Esistono reati anche in materia di autorizzazione. L'art. 256, comma 1 punisce la raccolta, il trasporto, il recupero, lo smaltimento, il commercio e l'intermediazione di rifiuti (quindi qualsiasi attività di gestione dei rifiuti) in mancanza delle prescritte autorizzazioni con contravvenzioni oblabili o non oblabili a seconda che si tratti di rifiuti non pericolosi o pericolosi.

 

La mera violazione delle prescrizioni contenute nelle autorizzazioni è punita ai sensi del comma 4 della medesima norma con pene ridotte della metà.
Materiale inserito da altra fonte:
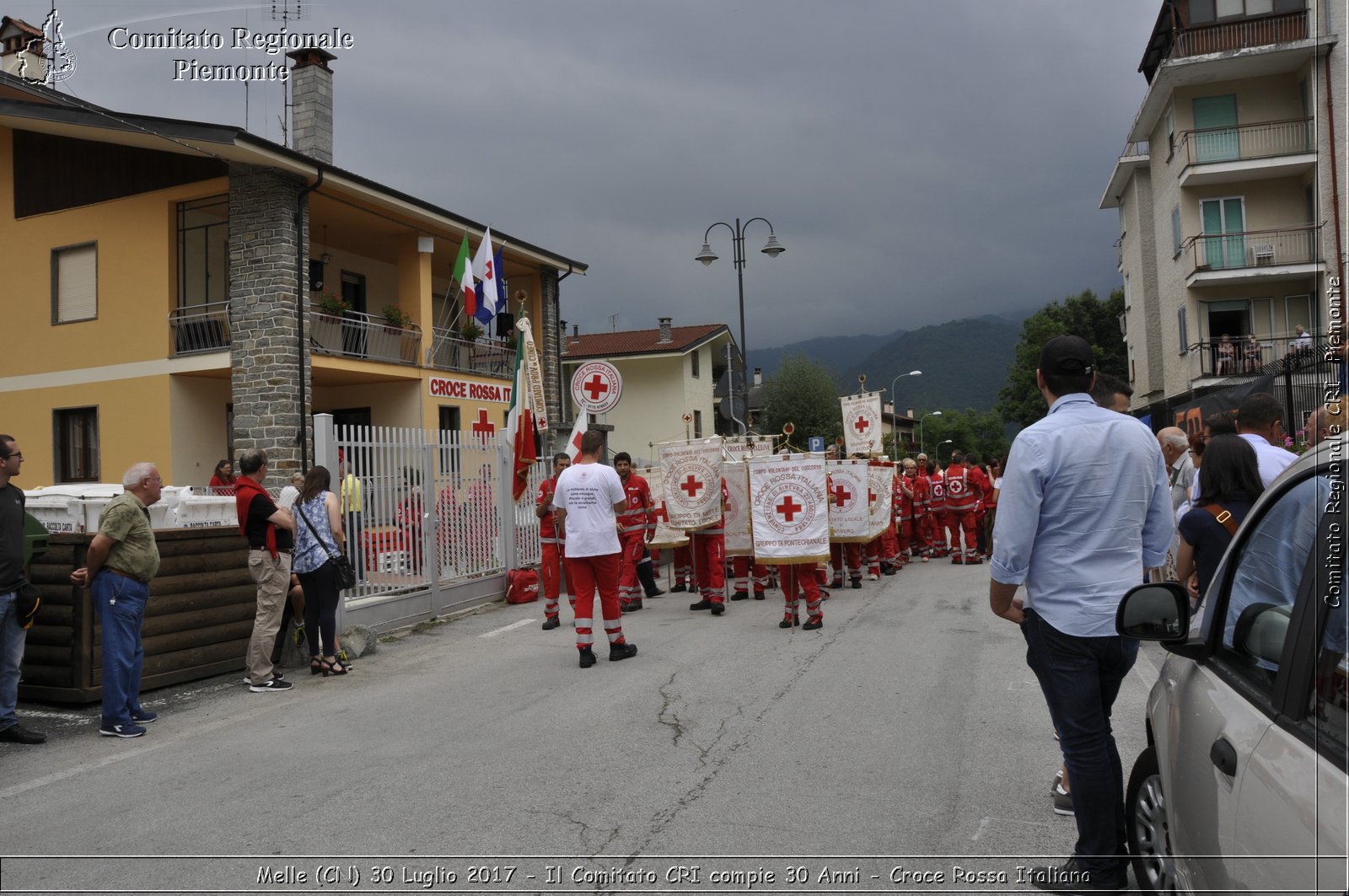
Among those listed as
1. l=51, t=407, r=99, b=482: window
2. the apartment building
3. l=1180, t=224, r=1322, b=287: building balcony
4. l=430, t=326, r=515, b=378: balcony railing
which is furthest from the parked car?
l=1180, t=224, r=1322, b=287: building balcony

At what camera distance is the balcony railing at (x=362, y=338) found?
68.2 feet

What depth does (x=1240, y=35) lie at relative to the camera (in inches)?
1081

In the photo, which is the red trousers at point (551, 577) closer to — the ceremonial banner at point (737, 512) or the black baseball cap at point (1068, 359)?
the ceremonial banner at point (737, 512)

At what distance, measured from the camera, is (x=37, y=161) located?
2214 centimetres

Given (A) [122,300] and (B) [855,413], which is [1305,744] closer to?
(B) [855,413]

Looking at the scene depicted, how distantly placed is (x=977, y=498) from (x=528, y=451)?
9.64 metres

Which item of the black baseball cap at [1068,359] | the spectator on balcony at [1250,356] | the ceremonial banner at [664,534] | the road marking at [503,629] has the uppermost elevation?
the spectator on balcony at [1250,356]

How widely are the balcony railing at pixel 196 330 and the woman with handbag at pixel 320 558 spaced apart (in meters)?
12.8

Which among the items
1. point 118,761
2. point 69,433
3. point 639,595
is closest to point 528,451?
point 639,595

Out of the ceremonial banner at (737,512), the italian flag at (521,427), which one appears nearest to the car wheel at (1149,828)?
the ceremonial banner at (737,512)

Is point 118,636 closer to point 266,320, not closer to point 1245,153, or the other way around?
point 266,320

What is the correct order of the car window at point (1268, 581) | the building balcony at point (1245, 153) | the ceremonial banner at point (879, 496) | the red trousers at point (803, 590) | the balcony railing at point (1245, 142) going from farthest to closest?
the balcony railing at point (1245, 142), the building balcony at point (1245, 153), the ceremonial banner at point (879, 496), the red trousers at point (803, 590), the car window at point (1268, 581)

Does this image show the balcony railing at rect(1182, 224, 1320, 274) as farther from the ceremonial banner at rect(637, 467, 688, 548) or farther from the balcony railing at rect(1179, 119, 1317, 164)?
the ceremonial banner at rect(637, 467, 688, 548)

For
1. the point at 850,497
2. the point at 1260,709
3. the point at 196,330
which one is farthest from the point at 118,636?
the point at 196,330
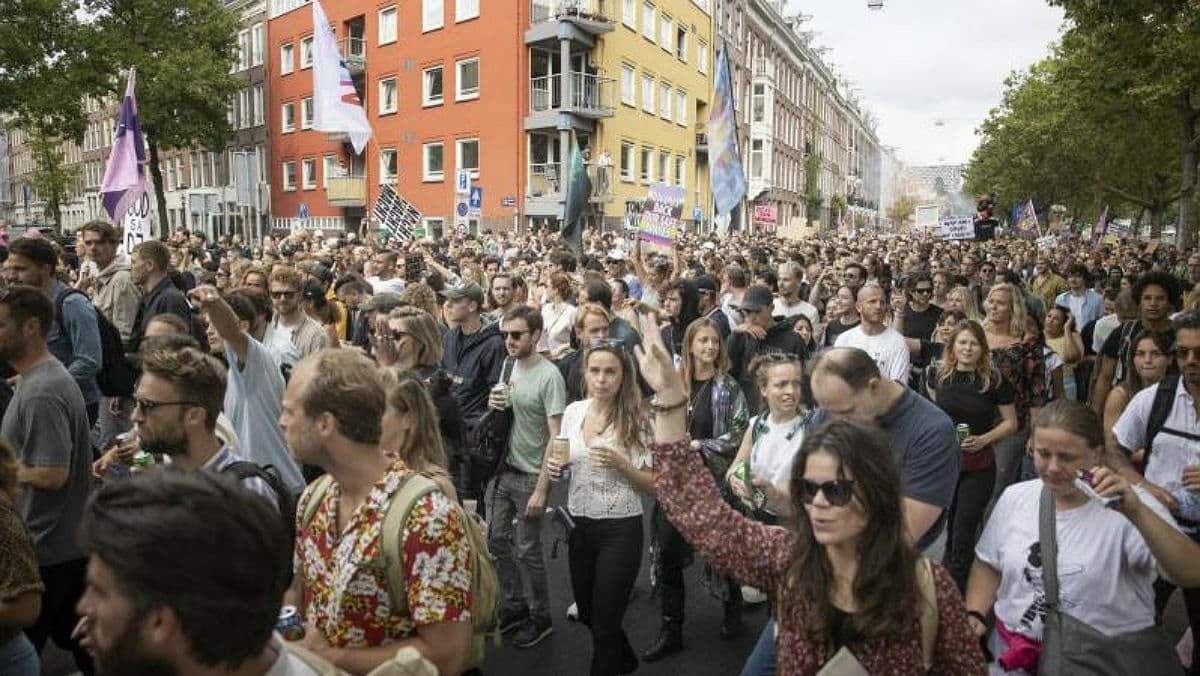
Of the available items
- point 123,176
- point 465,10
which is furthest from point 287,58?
point 123,176

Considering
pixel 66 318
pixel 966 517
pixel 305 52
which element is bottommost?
pixel 966 517

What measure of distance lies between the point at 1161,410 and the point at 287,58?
146 feet

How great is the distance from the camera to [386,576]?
2.17 metres

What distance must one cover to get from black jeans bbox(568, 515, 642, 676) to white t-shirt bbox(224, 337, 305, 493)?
1431mm

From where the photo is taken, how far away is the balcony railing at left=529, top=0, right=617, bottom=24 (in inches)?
1185

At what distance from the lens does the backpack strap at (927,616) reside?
86.7 inches

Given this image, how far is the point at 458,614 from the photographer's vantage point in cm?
217

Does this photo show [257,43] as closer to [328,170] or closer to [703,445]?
[328,170]

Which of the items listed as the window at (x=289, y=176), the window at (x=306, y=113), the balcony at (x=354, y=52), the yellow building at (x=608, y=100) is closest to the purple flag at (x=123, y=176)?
the yellow building at (x=608, y=100)

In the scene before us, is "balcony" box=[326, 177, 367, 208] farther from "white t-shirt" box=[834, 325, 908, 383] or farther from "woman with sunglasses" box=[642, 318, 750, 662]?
"woman with sunglasses" box=[642, 318, 750, 662]

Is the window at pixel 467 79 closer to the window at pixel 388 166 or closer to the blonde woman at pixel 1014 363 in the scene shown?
the window at pixel 388 166

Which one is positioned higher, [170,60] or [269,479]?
[170,60]

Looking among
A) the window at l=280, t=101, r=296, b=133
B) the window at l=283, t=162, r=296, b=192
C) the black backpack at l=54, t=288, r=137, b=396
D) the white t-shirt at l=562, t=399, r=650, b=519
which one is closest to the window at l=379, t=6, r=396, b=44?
the window at l=280, t=101, r=296, b=133

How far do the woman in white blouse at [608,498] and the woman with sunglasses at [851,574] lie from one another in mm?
1707
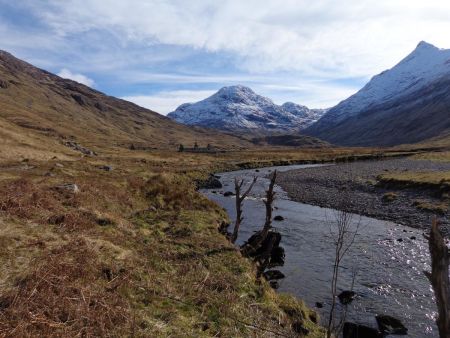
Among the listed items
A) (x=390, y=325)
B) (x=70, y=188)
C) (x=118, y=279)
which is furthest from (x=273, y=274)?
(x=70, y=188)

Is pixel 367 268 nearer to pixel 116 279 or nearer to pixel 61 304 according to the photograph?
pixel 116 279

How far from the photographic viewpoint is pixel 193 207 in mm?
35875

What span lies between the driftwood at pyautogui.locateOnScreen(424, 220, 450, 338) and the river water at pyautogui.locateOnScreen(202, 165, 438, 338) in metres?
11.9

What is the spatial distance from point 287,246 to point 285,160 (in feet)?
310

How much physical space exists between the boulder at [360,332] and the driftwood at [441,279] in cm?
1240

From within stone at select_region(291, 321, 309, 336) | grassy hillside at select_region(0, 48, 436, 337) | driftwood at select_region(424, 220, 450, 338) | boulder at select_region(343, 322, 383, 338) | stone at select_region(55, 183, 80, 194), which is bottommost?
boulder at select_region(343, 322, 383, 338)

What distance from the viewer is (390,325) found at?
1900cm

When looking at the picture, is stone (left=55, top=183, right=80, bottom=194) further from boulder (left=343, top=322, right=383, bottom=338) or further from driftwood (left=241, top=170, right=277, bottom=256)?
boulder (left=343, top=322, right=383, bottom=338)

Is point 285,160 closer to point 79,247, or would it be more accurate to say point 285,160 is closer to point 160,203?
point 160,203

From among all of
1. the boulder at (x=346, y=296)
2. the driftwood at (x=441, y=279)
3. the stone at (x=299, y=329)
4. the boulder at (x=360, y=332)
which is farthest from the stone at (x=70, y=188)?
the driftwood at (x=441, y=279)

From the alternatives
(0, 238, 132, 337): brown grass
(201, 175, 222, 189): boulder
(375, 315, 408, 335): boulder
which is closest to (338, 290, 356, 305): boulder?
(375, 315, 408, 335): boulder

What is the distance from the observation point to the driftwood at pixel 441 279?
254 inches

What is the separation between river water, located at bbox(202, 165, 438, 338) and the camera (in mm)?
20891

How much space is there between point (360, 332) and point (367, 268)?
32.4 ft
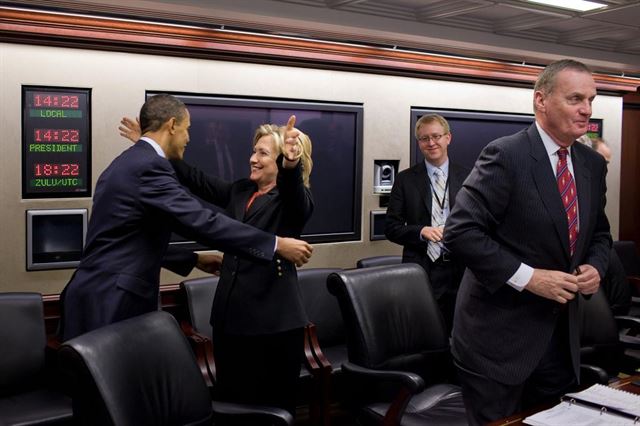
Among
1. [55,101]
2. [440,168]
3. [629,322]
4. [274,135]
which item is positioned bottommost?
[629,322]

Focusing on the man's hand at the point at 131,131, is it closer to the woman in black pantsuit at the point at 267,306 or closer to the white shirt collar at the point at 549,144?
the woman in black pantsuit at the point at 267,306

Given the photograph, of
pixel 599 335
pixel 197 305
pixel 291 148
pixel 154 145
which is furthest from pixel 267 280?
pixel 599 335

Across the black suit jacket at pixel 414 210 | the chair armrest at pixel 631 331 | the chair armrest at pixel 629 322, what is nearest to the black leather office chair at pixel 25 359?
the black suit jacket at pixel 414 210

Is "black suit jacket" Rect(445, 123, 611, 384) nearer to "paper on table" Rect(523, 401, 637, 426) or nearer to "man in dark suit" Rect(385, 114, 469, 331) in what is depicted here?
"paper on table" Rect(523, 401, 637, 426)

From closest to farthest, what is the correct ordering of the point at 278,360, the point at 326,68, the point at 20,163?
1. the point at 278,360
2. the point at 20,163
3. the point at 326,68

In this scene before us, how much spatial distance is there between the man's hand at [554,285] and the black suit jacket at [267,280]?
963 mm

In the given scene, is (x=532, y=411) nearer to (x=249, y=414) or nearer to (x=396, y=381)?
(x=396, y=381)

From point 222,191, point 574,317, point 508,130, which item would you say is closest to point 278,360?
point 222,191

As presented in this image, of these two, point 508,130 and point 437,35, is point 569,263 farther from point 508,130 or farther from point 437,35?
point 508,130

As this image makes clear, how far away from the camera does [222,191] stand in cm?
324

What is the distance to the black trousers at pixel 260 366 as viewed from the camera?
2768mm

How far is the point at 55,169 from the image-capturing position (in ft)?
12.6

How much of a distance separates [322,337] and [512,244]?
2.19 m

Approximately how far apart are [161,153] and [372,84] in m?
2.40
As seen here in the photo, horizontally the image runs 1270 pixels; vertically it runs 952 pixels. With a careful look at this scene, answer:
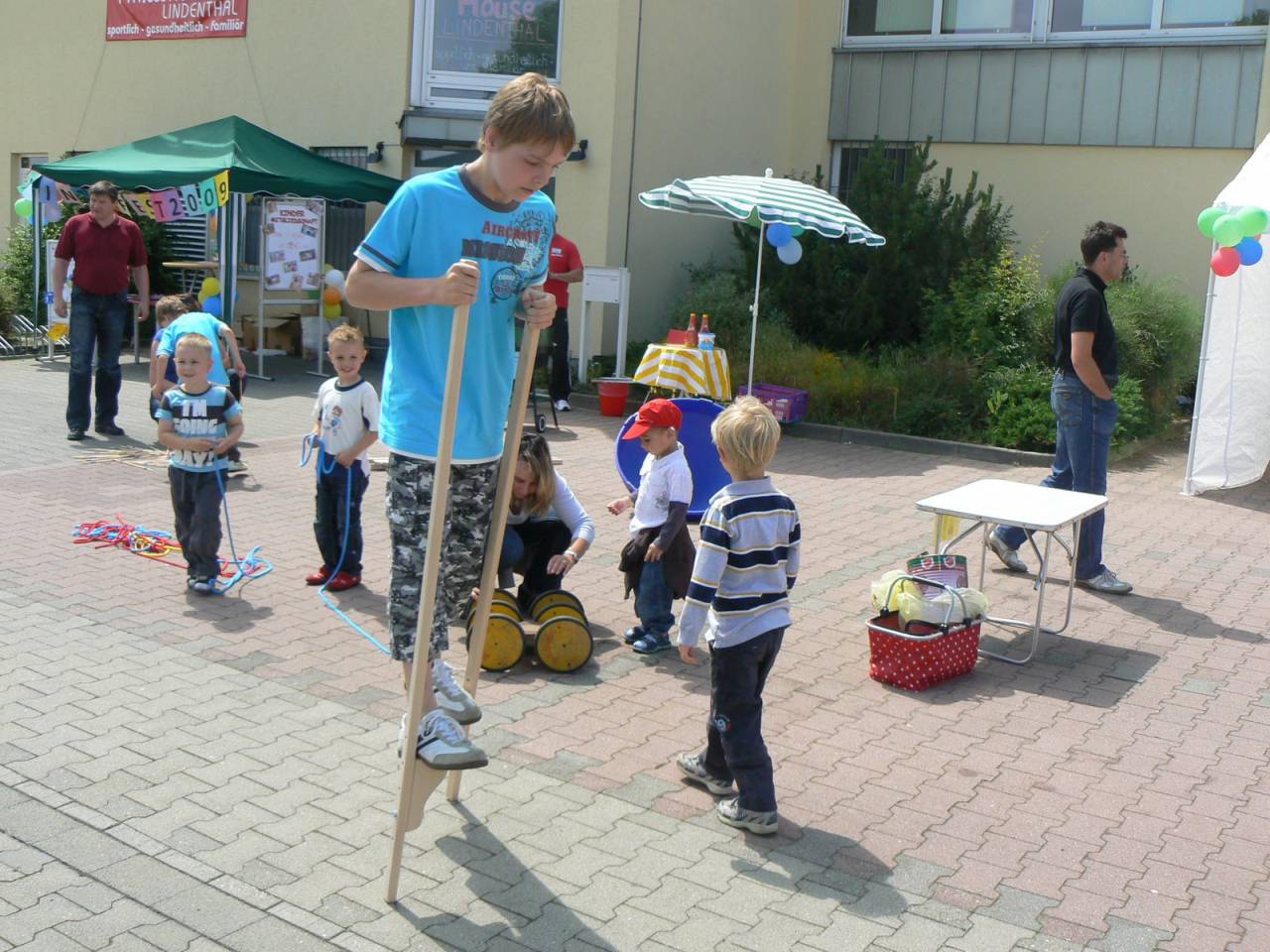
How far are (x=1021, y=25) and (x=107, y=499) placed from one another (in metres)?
12.0

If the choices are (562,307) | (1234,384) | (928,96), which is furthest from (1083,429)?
(928,96)

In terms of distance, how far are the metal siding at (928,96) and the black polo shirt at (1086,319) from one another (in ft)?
31.1

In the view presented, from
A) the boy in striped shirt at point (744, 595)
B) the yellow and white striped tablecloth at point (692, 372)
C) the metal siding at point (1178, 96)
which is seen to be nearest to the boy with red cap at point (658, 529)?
the boy in striped shirt at point (744, 595)

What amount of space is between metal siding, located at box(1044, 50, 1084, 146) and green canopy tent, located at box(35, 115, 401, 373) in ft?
25.3

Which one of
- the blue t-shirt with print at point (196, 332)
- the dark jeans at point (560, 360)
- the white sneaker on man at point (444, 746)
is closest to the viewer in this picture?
the white sneaker on man at point (444, 746)

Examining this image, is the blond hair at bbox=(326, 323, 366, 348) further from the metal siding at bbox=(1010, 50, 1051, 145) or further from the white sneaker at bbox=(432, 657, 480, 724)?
the metal siding at bbox=(1010, 50, 1051, 145)

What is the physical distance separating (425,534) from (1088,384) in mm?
4664

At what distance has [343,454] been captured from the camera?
695 centimetres

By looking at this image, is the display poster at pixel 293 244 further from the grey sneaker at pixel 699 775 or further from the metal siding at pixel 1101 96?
the grey sneaker at pixel 699 775

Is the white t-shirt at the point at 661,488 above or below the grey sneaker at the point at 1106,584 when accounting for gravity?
above

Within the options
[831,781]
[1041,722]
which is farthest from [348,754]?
[1041,722]

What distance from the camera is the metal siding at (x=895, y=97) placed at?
16.8 meters

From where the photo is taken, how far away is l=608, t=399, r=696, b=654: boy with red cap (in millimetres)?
6172

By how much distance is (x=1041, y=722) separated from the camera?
18.5ft
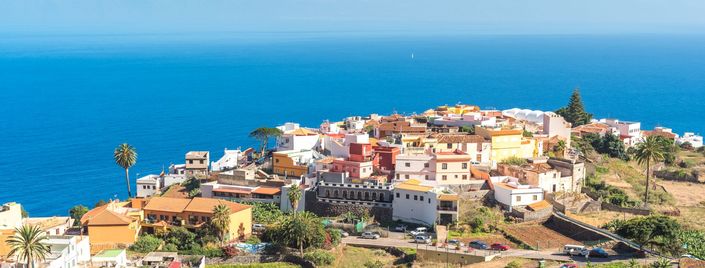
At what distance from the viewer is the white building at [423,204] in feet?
162

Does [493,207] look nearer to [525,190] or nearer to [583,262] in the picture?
[525,190]

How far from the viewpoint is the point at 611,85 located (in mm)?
173875

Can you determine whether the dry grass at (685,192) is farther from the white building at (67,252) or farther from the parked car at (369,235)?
the white building at (67,252)

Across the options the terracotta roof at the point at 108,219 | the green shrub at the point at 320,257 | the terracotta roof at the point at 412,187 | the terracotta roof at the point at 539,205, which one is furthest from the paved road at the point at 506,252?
the terracotta roof at the point at 108,219

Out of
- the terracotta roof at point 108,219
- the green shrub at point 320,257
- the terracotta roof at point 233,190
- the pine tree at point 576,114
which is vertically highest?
the pine tree at point 576,114

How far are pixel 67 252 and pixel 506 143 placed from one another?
3364cm

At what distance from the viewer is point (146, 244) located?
4744 cm

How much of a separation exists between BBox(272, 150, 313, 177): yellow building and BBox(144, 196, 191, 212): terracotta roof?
894 cm

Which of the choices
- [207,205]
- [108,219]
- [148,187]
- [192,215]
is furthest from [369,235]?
[148,187]

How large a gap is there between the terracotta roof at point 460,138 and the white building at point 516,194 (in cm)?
663

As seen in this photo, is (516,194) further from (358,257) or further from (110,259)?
(110,259)

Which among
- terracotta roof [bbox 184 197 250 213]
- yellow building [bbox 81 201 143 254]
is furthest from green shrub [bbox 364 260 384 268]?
yellow building [bbox 81 201 143 254]

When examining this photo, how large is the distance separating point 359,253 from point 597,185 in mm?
22631

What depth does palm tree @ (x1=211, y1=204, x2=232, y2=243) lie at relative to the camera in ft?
155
Lo smaltimento di rifiuti diversi di quelli autorizzati costituisce mancanza dell'autorizzazione. L'autorizzazione si riferisce ad uno specifico sito. Non esistono forme di autorizzazione in sanatoria.

 

Le materie prime secondarie possono essere avviate ad attività di recupero nel luogo di produzione previa comunicazione di inizio attività alla provincia. L'art. 256, comma 1, punisce l'esercizio di tali attività in assenza della prescritta comunicazione. 

 

L'art. 212 prevede che per svolgere determinate attività in materia di gestione di rifiuti bisogna essere iscritti nell'apposito albo nazionale dei gestori ambientali. Anche la mancata iscrizione nell'albo costituisce reato (art. 256, c. 1) parimenti al venir meno dei requisiti richiesti (comma 4).

 

Il "traffico illecito di rifiuti" è una contravvenzione prevista dall'art. 259, c. 1, e consiste nella spedizione transfrontaliera di rifiuti in contrasto con le regole stabilite dalla normativa comunitaria. Si tratta di spedizioni senza notifica, comunicazioni, autorizzazioni alle autorità competenti, o effettuate in modo che che lo smaltimento risulti in contrasto con la normativa comunitaria. Alla sentenza di condanna per traffico e trasporto illecito dei rifiuti segue la confisca dei mezzi di trasporto utilizzati (art. 259 c. 2).

 

Il d.lgs. 152/2006 prevede altri reati in materia di rifiuti che concernono la tenuta degli appositi registri (art. 258), le attività organizzate per il traffico illecito di rifiuti, la bonifica dei siti (art. 257). Vi sono inoltre reati posti a tutela dell'inquinamento atmosferico, acustico ed elettromagnetico (art. 279 D.lgs. 152/06). 

 

In generale, si tratta di una disciplina alquanto complessa, da sempre assoggettata a continui interventi legislativi, di cui la difesa dovrà tenere conto nel predisporre la strategia difensiva con il Cliente.